4.2. Whipple’s Disease
Tropheryma whipplei, a Gram-negative bacterium, is the causative agent of Whipple’s disease, which may cause clinical manifestations from various systems, including the gastrointestinal tract (diarrhea and weight loss) and the joints (arthralgia and, in some patients, arthritis). The identification of genetic molecules of the bacterium by PCR or the bacterium itself by periodic acid-Schiff (PAS) staining of biopsy specimens confirms the diagnosis.
Antibiotic treatment with intravenous ceftriaxone or penicillin G is recommended to initially treat the Tropheryma whipplei infection, which usually leads to significant improvement in symptoms [81]. Subsequently, maintenance therapy with oral antibiotics, typically trimethoprim-sulfamethoxazole, is administered for 1–2 years in patients with Whipple’s disease [82].
4.3. Rheumatic Fever
Untreated infection of the pharynx by group A Streptococcus can lead to rheumatic fever, a disease characterized by clinically significant manifestations, including fever, arthritis, carditis, skin rash, subcutaneous nodules, and chorea. Rheumatic fever is an autoimmune sequela of this specific infection, especially in children and adolescents.
Antimicrobial treatment (preferably with penicillin in the absence of a history of allergy) is necessary for the treatment of patients with acute streptococcal pharyngitis [83,84,85]. In addition, long-term secondary prevention with penicillin prophylaxis treatment is needed to reduce the probability of recurrence of rheumatic fever and prevent progression to rheumatic heart disease [83,86].
4.4. Spondyloarthropathies
Reactive arthritis, psoriatic arthritis, and ankylosing spondylitis are the main spondyloarthropathies. From those diseases, reactive arthritis is frequently preceded by a urogenital or gastrointestinal infection [87]. Early treatment of patients with reactive arthritis with antibiotics such as ciprofloxacin, doxycycline, and azithromycin may be beneficial; however, relevant studies have shown variable outcomes [15,88,89,90]. The effectiveness of antibiotics decreases in cases of chronic reactive arthritis. However, a symptomatic relief was noted in a subset of patients with reactive arthritis who received antibiotics for a prolonged time (up to 6 months).
Gut dysbiosis has been implicated as a contributing factor driving both the pathogenesis as well as the exacerbations of rheumatic diseases, including spondyloarthropathies [91,92]. Notably, data on the pathogenesis of ankylosing spondylitis suggest that disease development may be driven by the presence of specific bacteria, such as Klebsiella spp., in the gut of genetically predisposed individuals (e.g., those with positive HLA-B27), as various studies have demonstrated. Still, this hypothesis has not been conclusively established [93]. Additionally, data, although contradictory, exist regarding the presence of Klebsiella pneumoniae antibodies associated with intestinal inflammation in patients with ankylosing spondylitis [94,95,96]. This suggests that antibiotics altering microflora could either induce or prevent dysbiosis, and might even have a beneficial effect on patients with ongoing autoinflammatory disease [42,43]. Antibiotics-induced microflora alteration and an impact on ankylosing spondylitis is supported by data on the beneficial use of moxifloxacin, rifaximin, as well as sulfasalazine [97,98,99].

» **ACTIVITY LIST**:
(1) Answer these questions from the passage on infection-related rheumatic diseases:
(a) Which oral antibiotic is typically given as maintenance therapy in Whipple's disease, and for how long?
(b) What infection, if untreated, can lead to rheumatic fever?
(c) Which three antibiotics are named for early treatment of reactive arthritis?
(2) Write a continuation of the passage on infection-related rheumatic diseases, picking up after its final sentence.

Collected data

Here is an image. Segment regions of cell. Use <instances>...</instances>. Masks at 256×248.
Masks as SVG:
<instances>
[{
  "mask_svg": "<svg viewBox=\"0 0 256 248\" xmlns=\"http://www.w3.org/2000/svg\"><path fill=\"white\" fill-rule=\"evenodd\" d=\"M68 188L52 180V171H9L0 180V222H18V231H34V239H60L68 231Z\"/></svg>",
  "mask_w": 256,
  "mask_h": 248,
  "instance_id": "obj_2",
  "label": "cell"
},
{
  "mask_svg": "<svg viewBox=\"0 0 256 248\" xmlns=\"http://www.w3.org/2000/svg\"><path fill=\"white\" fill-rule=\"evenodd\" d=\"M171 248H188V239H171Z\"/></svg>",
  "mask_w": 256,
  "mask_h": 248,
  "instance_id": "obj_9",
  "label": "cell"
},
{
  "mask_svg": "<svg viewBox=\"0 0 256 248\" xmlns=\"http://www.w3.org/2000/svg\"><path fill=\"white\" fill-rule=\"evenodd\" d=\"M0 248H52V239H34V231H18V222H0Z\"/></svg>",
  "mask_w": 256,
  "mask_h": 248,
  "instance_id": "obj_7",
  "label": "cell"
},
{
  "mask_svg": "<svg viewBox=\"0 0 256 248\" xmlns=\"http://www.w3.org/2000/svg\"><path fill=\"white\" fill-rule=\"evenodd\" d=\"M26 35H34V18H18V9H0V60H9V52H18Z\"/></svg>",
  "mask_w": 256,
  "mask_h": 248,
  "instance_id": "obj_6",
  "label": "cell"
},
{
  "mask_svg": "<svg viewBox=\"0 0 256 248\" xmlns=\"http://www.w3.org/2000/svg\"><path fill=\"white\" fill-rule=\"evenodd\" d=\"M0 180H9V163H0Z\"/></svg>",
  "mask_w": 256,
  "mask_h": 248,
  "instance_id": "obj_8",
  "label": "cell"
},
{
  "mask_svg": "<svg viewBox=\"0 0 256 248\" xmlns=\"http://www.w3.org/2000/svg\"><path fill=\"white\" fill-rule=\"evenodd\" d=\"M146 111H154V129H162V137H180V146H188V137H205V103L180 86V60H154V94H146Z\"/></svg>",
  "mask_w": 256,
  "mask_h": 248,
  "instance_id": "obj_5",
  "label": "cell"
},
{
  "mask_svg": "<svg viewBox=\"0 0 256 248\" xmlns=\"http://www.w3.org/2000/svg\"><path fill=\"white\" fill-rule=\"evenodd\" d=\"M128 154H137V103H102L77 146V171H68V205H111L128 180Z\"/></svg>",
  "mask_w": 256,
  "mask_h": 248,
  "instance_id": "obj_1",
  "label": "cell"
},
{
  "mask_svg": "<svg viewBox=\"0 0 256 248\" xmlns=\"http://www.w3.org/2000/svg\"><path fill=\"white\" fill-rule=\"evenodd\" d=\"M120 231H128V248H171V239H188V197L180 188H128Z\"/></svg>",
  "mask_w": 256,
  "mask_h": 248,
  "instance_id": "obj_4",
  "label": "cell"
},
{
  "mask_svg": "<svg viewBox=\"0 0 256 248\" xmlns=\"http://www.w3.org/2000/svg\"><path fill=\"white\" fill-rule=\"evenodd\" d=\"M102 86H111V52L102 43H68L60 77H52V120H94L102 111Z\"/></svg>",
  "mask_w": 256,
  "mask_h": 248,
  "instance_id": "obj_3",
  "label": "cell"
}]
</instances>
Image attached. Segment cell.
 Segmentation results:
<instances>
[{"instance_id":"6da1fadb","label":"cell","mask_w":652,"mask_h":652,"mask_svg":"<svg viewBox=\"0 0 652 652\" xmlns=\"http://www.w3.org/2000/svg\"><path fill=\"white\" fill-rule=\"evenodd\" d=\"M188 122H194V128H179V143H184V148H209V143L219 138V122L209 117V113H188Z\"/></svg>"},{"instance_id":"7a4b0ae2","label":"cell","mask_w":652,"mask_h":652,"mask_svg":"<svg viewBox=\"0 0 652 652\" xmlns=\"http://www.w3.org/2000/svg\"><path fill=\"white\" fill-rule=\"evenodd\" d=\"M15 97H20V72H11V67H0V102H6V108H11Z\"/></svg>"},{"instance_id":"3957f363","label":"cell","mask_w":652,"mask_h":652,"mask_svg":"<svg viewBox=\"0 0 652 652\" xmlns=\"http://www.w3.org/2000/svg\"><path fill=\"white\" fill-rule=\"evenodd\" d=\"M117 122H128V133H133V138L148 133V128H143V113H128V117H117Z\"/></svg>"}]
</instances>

» **ANSWERS TO THIS EXERCISE**:
(1)
(a) Trimethoprim-sulfamethoxazole, given for 1–2 years.
(b) Infection of the pharynx by group A Streptococcus.
(c) Ciprofloxacin, doxycycline, and azithromycin.

(2)
There is scarce data on the use of antibiotics in the treatment of patients with ankylosing spondylitis and psoriatic arthritis. Preliminary data suggest that antibiotics may influence disease activity by altering the gut microbiota.
4.5. Rheumatoid Arthritis (RA)
Treatment options for patients with RA include traditional disease-modifying anti-rheumatic drugs (DMARDs), such as methotrexate, sulfasalazine, leflunomide, and hydroxychloroquine, and corticosteroids [100]. Also, biologics, such as etanercept (a TNF inhibitor) and monoclonal antibodies (infliximab, rituximab, adalimumab, and tocilizumab), and targeted synthetic DMARDs (tsDMARDs) such as tofacitinib, baricitinib, and upadacitinib have been used [101,102,103,104,105].
Regarding the antibiotics, minocycline, doxycycline, clarithromycin, roxithromycin, and levofloxacin have been studied in small clinical trials of patients with RA [15]. In most of these trials, antibiotics led to clinical [reduction in symptoms as well as signs (joint swelling and tenderness)] and laboratory improvement [reduction in erythrocyte sedimentation rate (ESR)] [15,63,106]. In addition, a slower progression of joint damage was observed compared to the placebo. The baseline inflammation, duration, and serological status of RA influence the effectiveness of minocycline. The observed improvement may relate to the ability of certain antibiotics, particularly tetracyclines and macrolides, to attenuate synovial inflammation by down-regulating pro-inflammatory cytokines such as TNF-α and IL-6 and by inhibiting matrix-degrading enzymes. These effects could reduce local tissue destruction and systemic inflammatory activity, thereby explaining the parallel clinical and laboratory improvement seen in the trials.
A critical evaluation of the available data suggests that antibiotic therapy is not generally recommended for RA. It may be considered in early, mild, or treatment-resistant cases of RA, mainly where other recommended therapies have led to considerable adverse events.
4.6. Systemic Lupus Erythematosus (SLE)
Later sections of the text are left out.